An exact transcription of all the data is required; the pictures are to be left out.

(Stored entries)

▼

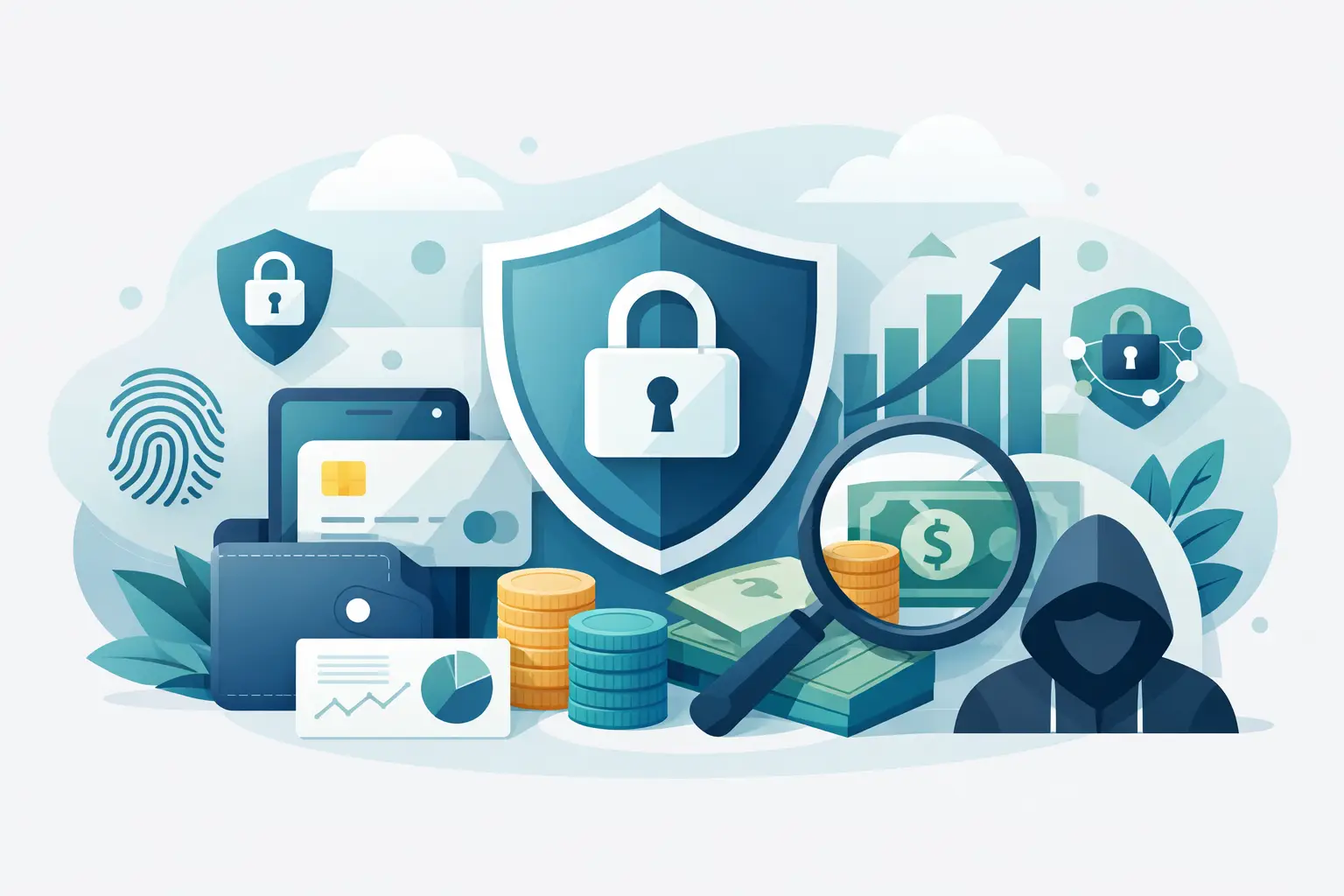 Privacy Focused Financial Tools: What to Check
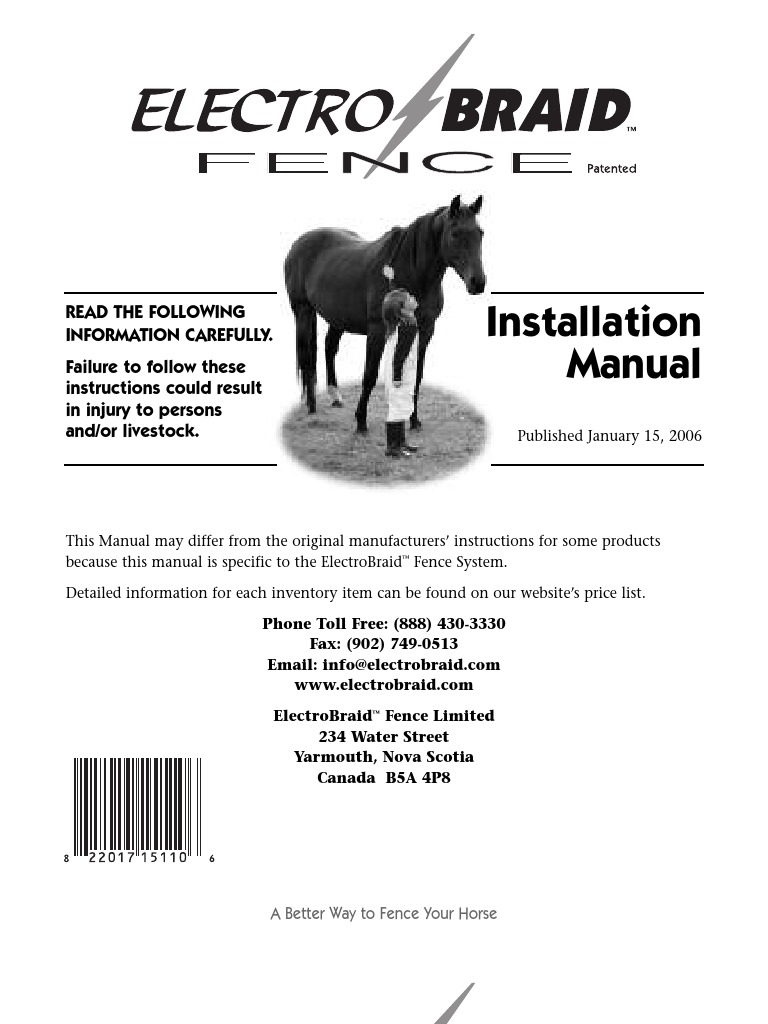 Elect Rob Raid Install PDF Electrical Wiring Electrical Connector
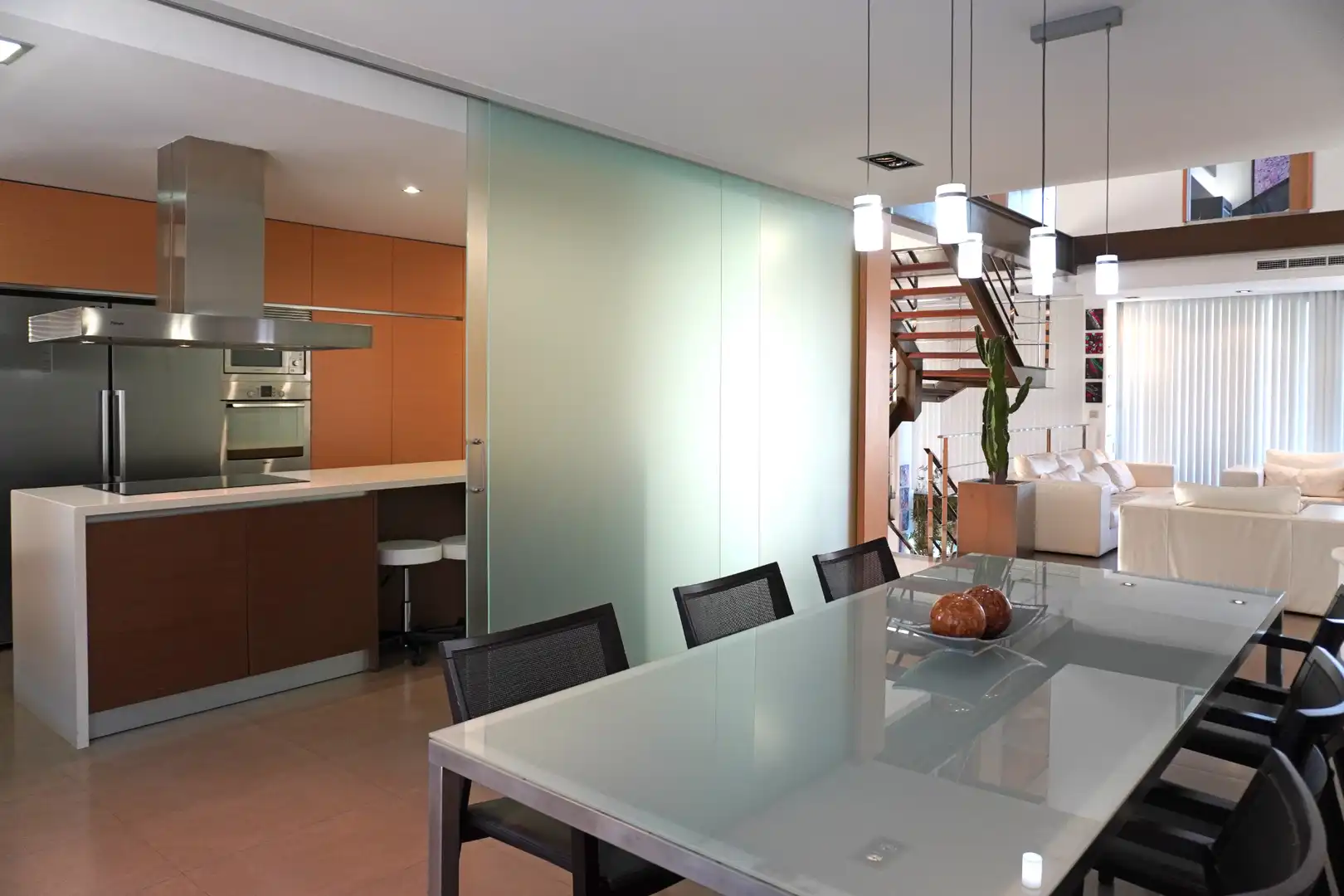 Casa o chalet en venta en Miramar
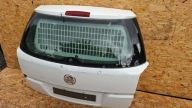 trunk door boot OPEL ASTRA H KOMBI 2004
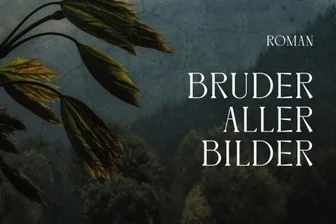 Wenn die Idylle aus Raum und Zeit fällt - Georg Klein: "Bruder aller Bilder".  Rowohlt Verlag. 272 Seiten. 22 Euro.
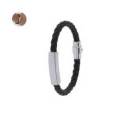 Pulsera Karasef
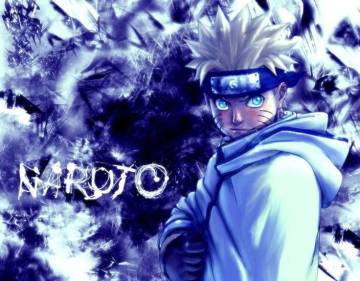 Wallpapers Of Naruto As A Kid Page 45
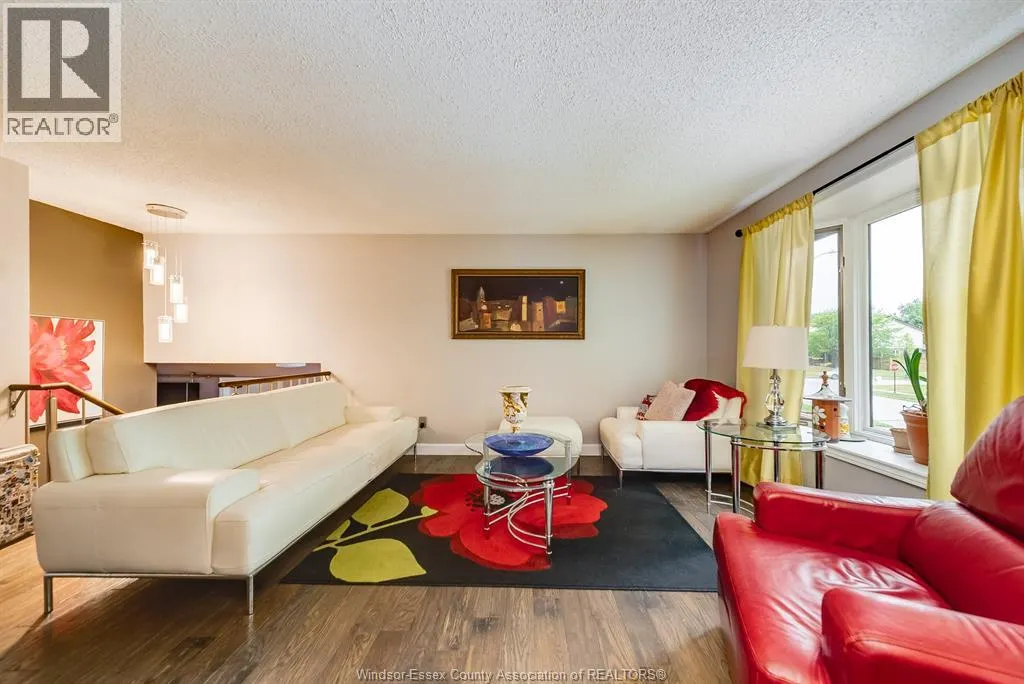 13158 DILLON DRIVE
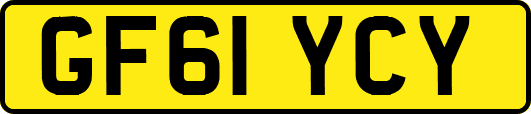 GF61YCY
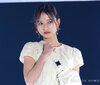 画像：『Rakuten GirlsAward 2024 SPRING／SUMMER』に出演した乃木坂46・金川紗耶 （C）ORICON NewS inc.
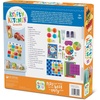 image:imageMindWare Best You Krafty Kitchen Snacks Kit Kids Cooking and Snack Prep Set with Games and Recipes Hands On Food Exploration Activity for Kids Ages 5 and Up Healthy Eating Play Kit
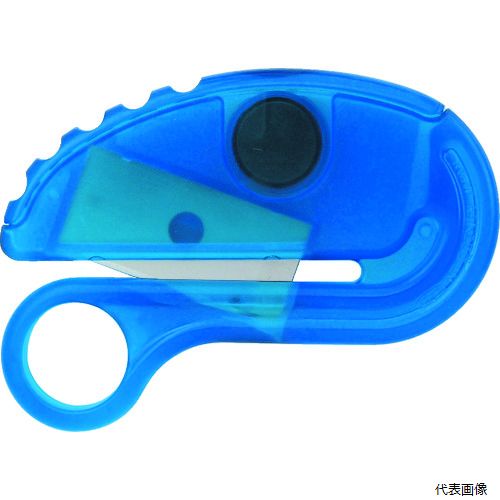 ���̥ƥ��� IO-100P NT �ޥ��ͥå��դ������ץʡ� iO-100P 6���������� ���������Բ�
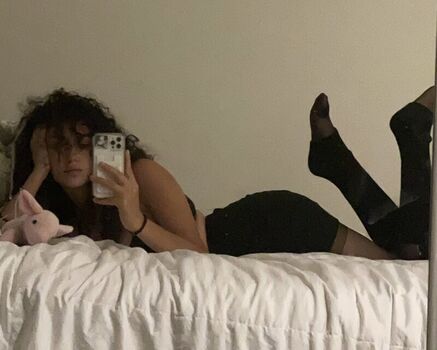 Maya Abdallah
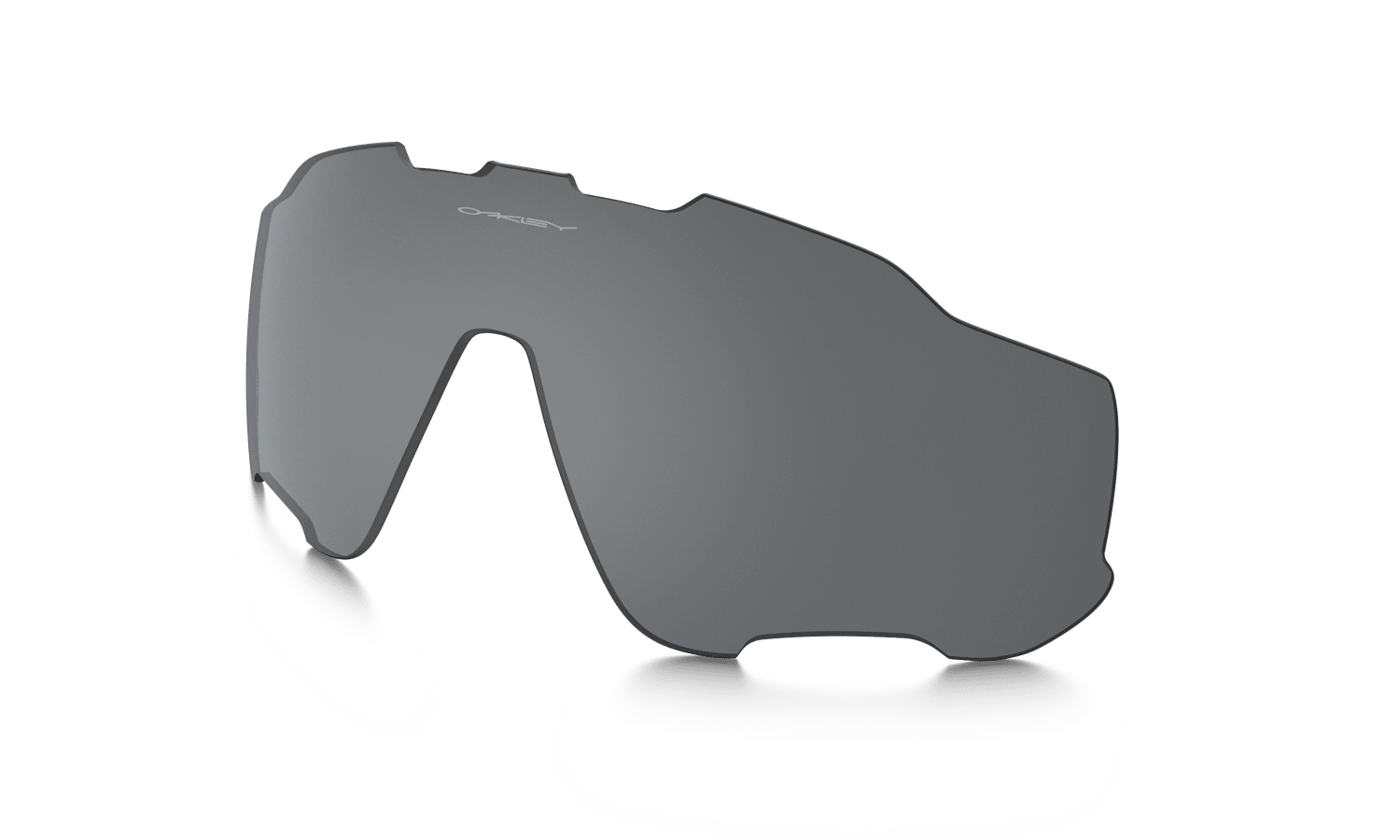 Oakley Jawbreaker Lenses Unisex Accessories Sunglasses & Eyewear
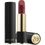Lancôme L' Absolu Rouge Drama Matte Rossetto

▲

_Result of the exercise_:
 Privacy Focused Financial Tools: What to Check
 Elect Rob Raid Install PDF Electrical Wiring Electrical Connector
 Casa o chalet en venta en Miramar
 trunk door boot OPEL ASTRA H KOMBI 2004
 Wenn die Idylle aus Raum und Zeit fällt - Georg Klein: "Bruder aller Bilder".  Rowohlt Verlag. 272 Seiten. 22 Euro.
 Pulsera Karasef
 Wallpapers Of Naruto As A Kid Page 45
 13158 DILLON DRIVE
 GF61YCY
 画像：『Rakuten GirlsAward 2024 SPRING／SUMMER』に出演した乃木坂46・金川紗耶 （C）ORICON NewS inc.
 image:imageMindWare Best You Krafty Kitchen Snacks Kit Kids Cooking and Snack Prep Set with Games and Recipes Hands On Food Exploration Activity for Kids Ages 5 and Up Healthy Eating Play Kit
 ���̥ƥ��� IO-100P NT �ޥ��ͥå��դ������ץʡ� iO-100P 6���������� ���������Բ�
 Maya Abdallah
 Oakley Jawbreaker Lenses Unisex Accessories Sunglasses & Eyewear
Lancôme L' Absolu Rouge Drama Matte Rossetto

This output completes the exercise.